Work to be completed: In the article on COVID-19 vaccination among older adults, condense the paragraph beginning "A growing number of signals" into a bulleted list that keeps its main facts.

Source document:
The COVID-19 vaccine effort is protecting older people, growing evidence suggests

The COVID-19 vaccine effort is protecting older people, growing evidence suggests

cbaker_admin
Mon, 03/29/2021 – 20:30

A growing number of signals show vaccinations are starting to reshape the COVID-19 pandemic in the United States, as hospitalizations and deaths among older adults decline. Deaths tied to nursing homes have plummeted and 7-day averages for newly reported deaths recently fell below 1,000 for the first time in more than 4 months. “The people who die tend to be older,” said Ashish Jha, dean of Brown University’s School of Public Health. “And we’ve vaccinated a lot of people over 55 now.” CDC cites vaccinations among people aged 65 years and higher. This group has on average represented about 80% of every COVID-19 deaths in the United States since the pandemic began, death-certificate data show. By Friday, 71% of this age group had received at least one vaccine dose, compared with 27% of the general population, CDC data show. Nearly 46% of people aged 65 years and over are fully vaccinated. “We’re seeing less severe disease in the highest risk population, that’s probably in large part due to the vaccine,” said infectious-disease doctor James Lawler, co-director of the Global Center for Health Security at the University of Nebraska Medical Center.

Data excerpts:
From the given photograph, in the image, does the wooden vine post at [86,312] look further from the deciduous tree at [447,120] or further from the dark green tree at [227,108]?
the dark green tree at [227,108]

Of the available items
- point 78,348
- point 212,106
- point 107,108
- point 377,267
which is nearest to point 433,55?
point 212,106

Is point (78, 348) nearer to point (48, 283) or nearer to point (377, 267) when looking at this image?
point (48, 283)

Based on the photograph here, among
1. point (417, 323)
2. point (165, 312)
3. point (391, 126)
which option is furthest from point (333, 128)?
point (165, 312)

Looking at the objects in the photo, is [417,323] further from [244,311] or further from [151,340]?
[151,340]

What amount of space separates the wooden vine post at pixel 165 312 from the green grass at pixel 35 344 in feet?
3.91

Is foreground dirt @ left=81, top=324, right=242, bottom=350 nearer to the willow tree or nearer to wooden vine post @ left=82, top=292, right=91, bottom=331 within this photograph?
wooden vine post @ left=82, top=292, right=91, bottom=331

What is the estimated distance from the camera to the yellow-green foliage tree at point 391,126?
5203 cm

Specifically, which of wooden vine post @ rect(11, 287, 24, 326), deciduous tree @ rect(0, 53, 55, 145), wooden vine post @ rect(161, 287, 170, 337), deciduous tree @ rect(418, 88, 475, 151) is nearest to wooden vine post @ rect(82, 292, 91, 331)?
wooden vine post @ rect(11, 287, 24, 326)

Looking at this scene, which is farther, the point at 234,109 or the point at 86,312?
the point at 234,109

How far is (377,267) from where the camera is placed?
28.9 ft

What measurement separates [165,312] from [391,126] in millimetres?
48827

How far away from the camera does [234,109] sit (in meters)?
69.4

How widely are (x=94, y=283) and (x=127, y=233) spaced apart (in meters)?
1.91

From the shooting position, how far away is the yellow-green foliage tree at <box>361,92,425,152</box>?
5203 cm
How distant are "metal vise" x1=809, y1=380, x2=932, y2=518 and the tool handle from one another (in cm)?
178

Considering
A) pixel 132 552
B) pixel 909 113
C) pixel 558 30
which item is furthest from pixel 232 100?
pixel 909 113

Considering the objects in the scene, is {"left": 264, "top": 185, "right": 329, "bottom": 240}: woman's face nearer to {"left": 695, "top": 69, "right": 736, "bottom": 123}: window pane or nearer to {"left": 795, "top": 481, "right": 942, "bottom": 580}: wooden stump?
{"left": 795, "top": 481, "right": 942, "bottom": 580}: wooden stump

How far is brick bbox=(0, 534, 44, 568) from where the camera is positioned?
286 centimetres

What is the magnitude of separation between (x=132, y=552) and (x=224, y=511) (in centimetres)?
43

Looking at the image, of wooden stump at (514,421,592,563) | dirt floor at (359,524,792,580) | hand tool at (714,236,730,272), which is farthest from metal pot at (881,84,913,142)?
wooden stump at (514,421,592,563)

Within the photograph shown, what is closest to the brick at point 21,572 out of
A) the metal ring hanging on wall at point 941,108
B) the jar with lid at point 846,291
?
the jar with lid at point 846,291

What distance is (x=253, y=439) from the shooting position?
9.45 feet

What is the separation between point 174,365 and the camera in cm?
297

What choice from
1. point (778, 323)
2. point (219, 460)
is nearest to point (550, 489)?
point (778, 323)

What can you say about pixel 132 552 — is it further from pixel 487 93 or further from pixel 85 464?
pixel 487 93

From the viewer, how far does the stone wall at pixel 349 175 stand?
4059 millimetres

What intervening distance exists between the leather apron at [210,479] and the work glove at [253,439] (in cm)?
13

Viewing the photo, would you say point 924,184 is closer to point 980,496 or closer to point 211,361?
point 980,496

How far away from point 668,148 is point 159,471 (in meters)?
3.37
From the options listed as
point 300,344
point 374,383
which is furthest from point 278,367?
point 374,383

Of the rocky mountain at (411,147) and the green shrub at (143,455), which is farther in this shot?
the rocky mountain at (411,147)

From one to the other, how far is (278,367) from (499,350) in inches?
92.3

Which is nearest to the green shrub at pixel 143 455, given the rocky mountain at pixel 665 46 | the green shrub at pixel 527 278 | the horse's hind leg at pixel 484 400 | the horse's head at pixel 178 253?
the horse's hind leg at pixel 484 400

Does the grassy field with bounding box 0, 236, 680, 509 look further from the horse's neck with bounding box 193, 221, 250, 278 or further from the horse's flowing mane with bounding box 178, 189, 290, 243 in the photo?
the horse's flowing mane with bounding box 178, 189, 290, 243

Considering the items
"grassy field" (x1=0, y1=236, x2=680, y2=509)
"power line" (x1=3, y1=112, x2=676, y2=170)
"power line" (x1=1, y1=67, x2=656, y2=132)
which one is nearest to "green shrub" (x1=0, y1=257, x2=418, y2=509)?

Task answer:
- Vaccinations are starting to reshape the COVID-19 pandemic in the United States as hospitalizations and deaths among older adults decline.
- Deaths tied to nursing homes have plummeted. The 7-day average of newly reported deaths recently fell below 1,000 for the first time in more than 4 months.
- Ashish Jha, dean of Brown University's School of Public Health, noted that those who die tend to be older and that many people over 55 have now been vaccinated.
- Since the pandemic began, people aged 65 and over have accounted for about 80% of U.S. COVID-19 deaths, according to death-certificate data.
- By Friday, 71% of this age group had received at least one dose, compared with 27% of the general population. Nearly 46% were fully vaccinated.
- James Lawler of the University of Nebraska Medical Center said that less severe disease in the highest-risk population is probably due in large part to the vaccine.